_PROVIDED RECORDS_
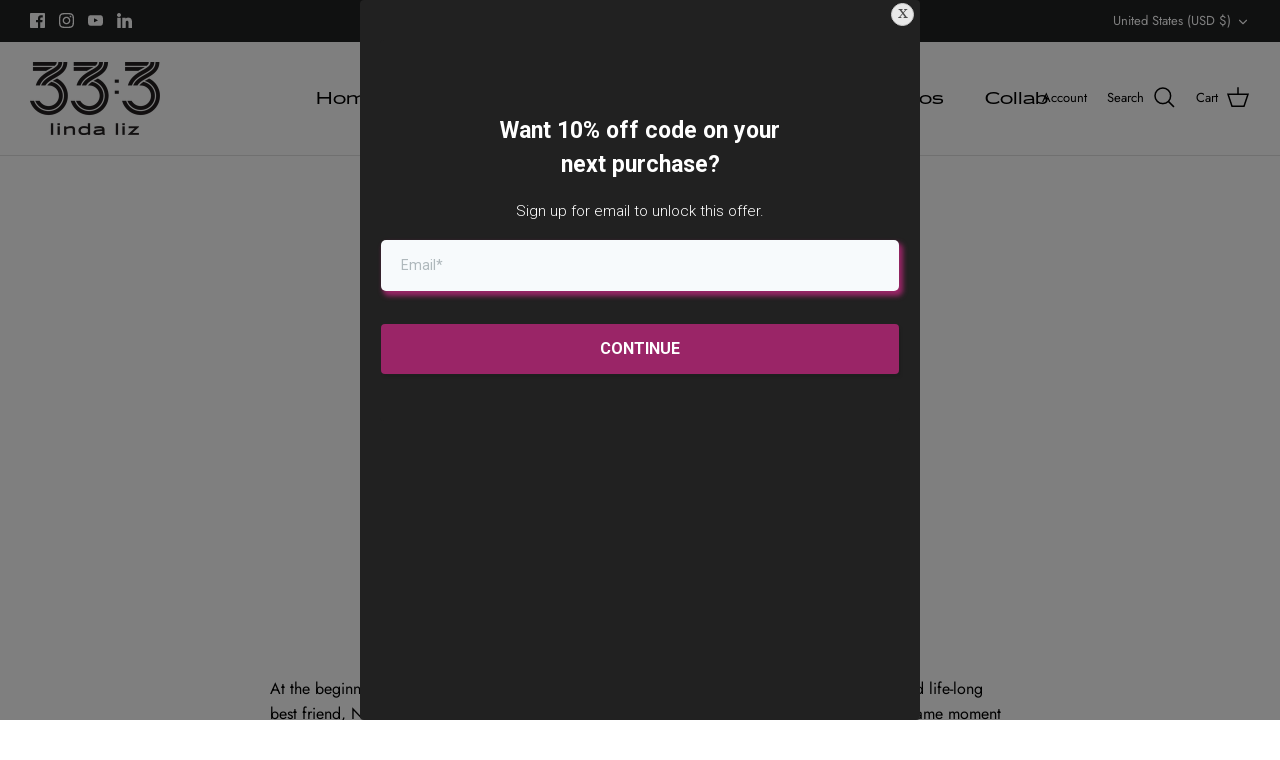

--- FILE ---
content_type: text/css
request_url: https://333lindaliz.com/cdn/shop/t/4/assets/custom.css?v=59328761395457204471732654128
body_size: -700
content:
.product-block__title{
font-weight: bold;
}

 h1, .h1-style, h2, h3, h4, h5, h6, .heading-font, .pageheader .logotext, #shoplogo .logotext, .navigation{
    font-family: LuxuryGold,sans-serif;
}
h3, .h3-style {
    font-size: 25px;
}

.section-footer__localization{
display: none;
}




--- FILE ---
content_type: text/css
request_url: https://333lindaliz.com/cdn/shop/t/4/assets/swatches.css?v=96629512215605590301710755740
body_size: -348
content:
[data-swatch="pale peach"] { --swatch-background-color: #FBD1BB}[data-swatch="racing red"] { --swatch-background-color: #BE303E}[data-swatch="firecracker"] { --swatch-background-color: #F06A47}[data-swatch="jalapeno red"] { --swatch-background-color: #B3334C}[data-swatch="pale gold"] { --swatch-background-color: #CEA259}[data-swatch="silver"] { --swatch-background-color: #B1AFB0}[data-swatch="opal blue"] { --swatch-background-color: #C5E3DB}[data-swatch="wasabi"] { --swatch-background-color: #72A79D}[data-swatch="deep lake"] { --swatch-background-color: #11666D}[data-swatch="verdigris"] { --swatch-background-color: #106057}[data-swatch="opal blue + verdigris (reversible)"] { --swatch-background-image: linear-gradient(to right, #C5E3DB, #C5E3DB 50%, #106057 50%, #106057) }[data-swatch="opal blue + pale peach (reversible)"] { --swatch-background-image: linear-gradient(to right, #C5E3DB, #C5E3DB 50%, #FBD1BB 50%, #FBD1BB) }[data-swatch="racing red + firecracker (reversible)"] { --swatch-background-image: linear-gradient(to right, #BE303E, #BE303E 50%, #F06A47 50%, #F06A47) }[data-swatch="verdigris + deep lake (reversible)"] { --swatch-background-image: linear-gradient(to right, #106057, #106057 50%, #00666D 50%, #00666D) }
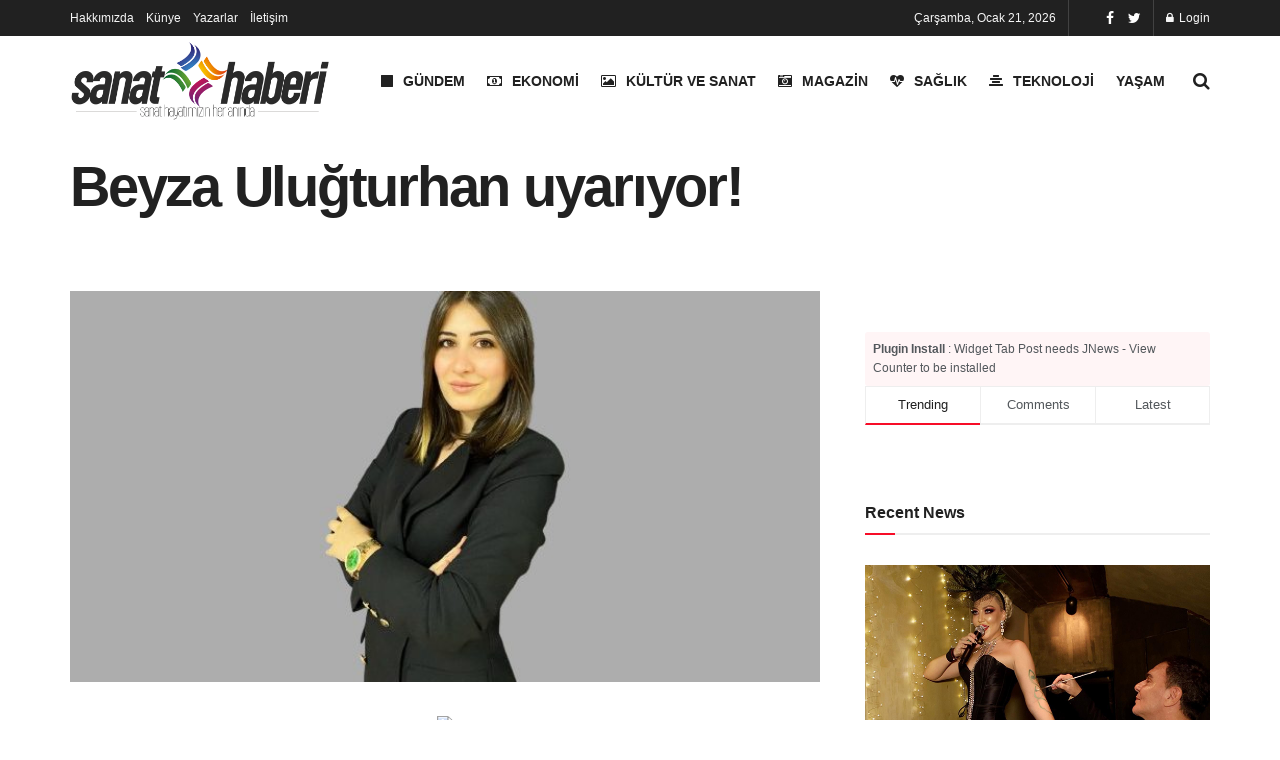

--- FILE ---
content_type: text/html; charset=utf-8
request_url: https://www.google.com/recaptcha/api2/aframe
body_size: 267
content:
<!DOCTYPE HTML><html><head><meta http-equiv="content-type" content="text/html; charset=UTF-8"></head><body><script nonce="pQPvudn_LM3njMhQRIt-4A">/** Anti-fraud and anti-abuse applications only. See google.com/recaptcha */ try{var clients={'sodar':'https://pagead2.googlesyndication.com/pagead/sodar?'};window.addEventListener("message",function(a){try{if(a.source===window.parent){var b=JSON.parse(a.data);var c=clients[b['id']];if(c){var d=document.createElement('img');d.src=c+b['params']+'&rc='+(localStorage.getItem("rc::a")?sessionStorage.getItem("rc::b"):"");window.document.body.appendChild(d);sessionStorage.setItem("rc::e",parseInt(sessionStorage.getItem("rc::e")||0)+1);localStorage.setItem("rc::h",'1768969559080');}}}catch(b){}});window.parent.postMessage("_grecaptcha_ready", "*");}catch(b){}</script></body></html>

...

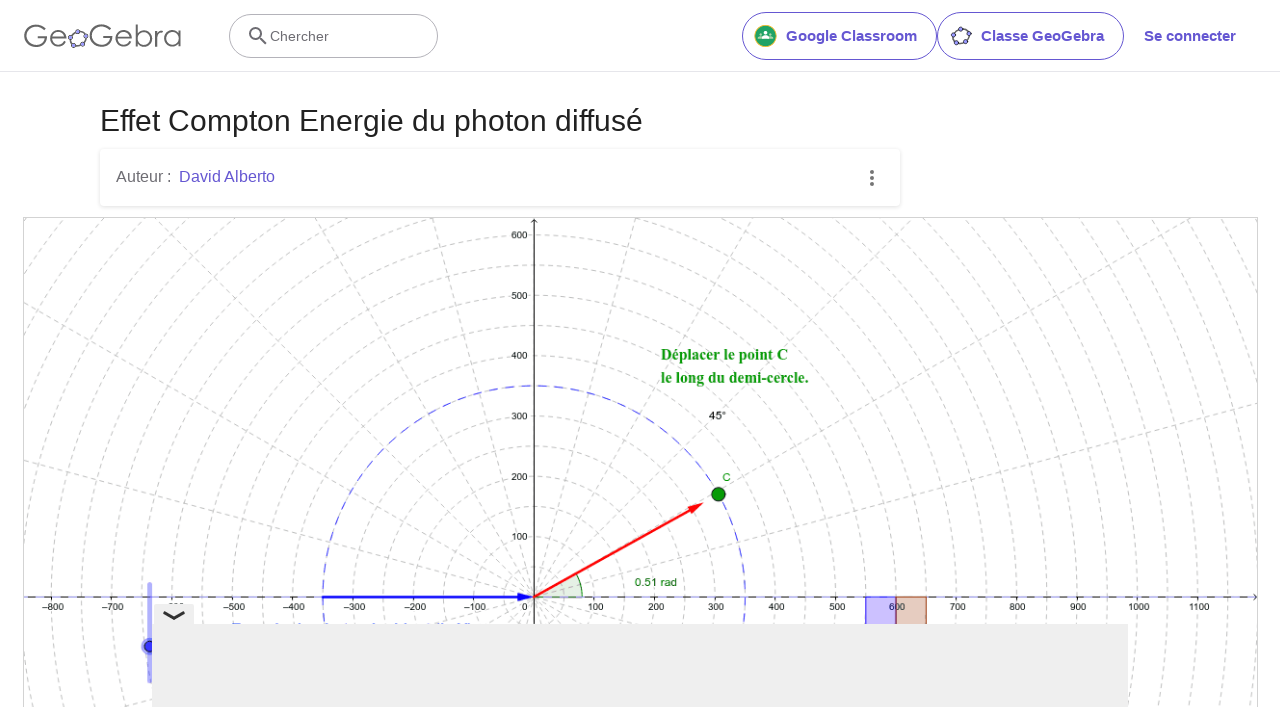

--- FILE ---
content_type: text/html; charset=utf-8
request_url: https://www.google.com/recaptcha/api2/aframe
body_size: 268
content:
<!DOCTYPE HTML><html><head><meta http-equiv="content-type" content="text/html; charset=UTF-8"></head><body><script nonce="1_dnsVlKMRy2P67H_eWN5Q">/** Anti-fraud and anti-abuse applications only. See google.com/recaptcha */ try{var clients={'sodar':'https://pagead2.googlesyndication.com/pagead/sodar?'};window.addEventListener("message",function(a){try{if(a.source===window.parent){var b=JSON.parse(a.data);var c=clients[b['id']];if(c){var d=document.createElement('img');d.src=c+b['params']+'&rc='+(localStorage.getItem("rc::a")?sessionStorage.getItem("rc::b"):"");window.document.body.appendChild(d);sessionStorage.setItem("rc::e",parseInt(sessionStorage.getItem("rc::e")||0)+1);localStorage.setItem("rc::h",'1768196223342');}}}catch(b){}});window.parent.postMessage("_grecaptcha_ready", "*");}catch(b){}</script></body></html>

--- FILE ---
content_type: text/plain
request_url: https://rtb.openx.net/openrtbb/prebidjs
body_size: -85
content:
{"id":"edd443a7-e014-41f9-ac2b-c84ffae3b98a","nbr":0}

--

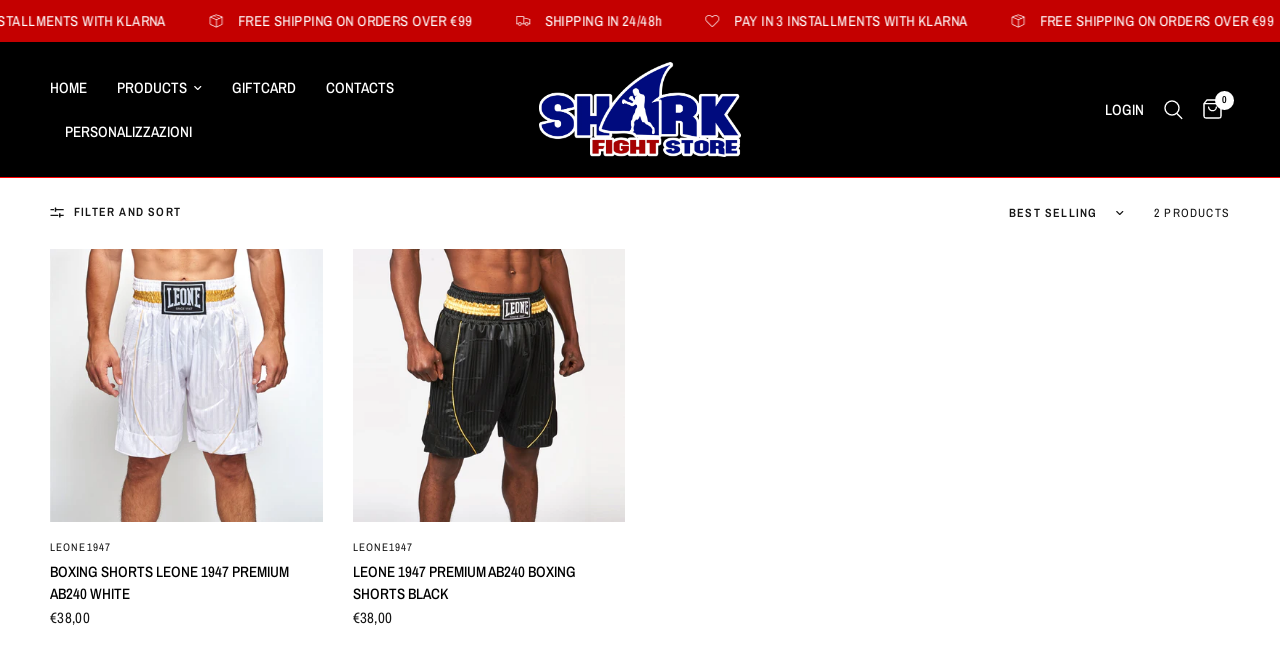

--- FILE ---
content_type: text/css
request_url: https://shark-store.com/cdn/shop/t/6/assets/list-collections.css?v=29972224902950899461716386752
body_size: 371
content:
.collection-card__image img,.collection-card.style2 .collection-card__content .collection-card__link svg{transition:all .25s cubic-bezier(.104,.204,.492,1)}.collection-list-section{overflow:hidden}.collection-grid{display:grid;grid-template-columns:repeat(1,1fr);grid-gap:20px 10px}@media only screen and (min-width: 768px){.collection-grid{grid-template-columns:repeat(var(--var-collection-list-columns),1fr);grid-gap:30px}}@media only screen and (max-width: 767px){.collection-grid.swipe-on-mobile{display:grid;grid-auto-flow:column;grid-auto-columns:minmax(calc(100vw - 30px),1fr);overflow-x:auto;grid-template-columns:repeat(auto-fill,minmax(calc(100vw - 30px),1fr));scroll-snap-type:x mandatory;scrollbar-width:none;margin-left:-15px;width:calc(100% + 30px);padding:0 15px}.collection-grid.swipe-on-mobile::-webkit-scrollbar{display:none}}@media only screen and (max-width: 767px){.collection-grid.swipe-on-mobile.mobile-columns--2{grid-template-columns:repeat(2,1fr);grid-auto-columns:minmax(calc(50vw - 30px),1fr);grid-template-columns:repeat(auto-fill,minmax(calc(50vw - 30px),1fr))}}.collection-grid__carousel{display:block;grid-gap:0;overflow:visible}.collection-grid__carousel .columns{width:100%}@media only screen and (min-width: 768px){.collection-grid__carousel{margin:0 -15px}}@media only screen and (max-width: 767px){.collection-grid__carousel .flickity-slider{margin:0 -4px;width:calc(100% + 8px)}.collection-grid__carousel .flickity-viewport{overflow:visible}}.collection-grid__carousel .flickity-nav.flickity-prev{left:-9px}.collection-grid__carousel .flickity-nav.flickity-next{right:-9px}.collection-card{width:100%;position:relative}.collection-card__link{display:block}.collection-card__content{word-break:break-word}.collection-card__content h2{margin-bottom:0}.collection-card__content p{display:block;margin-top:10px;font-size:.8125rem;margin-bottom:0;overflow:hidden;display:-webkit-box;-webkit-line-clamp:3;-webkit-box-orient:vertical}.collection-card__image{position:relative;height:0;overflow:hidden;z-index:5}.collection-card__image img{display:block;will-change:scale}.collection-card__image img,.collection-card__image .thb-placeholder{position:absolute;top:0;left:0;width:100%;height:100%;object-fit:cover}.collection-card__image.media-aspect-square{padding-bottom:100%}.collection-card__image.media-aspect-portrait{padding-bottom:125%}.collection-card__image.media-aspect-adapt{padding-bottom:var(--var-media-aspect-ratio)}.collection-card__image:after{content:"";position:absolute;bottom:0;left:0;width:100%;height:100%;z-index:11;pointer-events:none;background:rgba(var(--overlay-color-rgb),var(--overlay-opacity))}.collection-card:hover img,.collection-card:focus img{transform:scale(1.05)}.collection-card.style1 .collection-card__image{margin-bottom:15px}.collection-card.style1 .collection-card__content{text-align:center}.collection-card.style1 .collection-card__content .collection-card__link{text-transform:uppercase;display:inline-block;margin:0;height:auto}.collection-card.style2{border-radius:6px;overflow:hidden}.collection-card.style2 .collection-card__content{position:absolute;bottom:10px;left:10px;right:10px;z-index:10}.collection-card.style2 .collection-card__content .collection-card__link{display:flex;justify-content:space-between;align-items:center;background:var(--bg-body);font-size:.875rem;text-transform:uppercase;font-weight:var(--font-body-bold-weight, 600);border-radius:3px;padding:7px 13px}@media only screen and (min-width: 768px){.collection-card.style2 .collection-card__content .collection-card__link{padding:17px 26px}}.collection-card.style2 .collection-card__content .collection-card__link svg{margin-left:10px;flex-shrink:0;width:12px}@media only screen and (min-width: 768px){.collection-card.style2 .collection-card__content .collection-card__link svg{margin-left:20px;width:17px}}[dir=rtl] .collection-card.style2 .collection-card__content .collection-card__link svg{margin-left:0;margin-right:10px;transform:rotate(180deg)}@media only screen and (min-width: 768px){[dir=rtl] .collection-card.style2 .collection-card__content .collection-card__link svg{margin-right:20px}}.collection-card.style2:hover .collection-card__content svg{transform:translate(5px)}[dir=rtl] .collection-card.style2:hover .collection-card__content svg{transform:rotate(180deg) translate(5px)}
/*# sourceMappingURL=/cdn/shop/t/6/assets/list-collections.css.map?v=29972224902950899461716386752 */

_WORK REQUIRED_
In the records above, find each line that mentions the string "collections", then copy it.

_ANSWER TO THIS PROBLEM_
request_url: https://shark-store.com/cdn/shop/t/6/assets/list-collections.css?v=29972224902950899461716386752
/*# sourceMappingURL=/cdn/shop/t/6/assets/list-collections.css.map?v=29972224902950899461716386752 */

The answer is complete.